Exercise goal - Write out, word for word, the part of the listing below that opens with the line containing "Young present vote fraction: 0%." and closes with the line containing "Label granularity: sequence-level.", keeping both of those lines and adding no others.

Data for this task -
┏━━

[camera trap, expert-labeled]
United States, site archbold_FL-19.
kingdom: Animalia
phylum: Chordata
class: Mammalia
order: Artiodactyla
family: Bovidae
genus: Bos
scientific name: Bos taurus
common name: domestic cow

┗━━
┏━━

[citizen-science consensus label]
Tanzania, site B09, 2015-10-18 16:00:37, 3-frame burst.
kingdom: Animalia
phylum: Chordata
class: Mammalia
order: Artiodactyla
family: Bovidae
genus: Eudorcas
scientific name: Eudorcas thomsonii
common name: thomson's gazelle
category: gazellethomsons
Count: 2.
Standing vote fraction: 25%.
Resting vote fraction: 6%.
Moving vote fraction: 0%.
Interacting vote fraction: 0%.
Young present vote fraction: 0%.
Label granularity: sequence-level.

┗━━

Answer below -
Young present vote fraction: 0%.
Label granularity: sequence-level.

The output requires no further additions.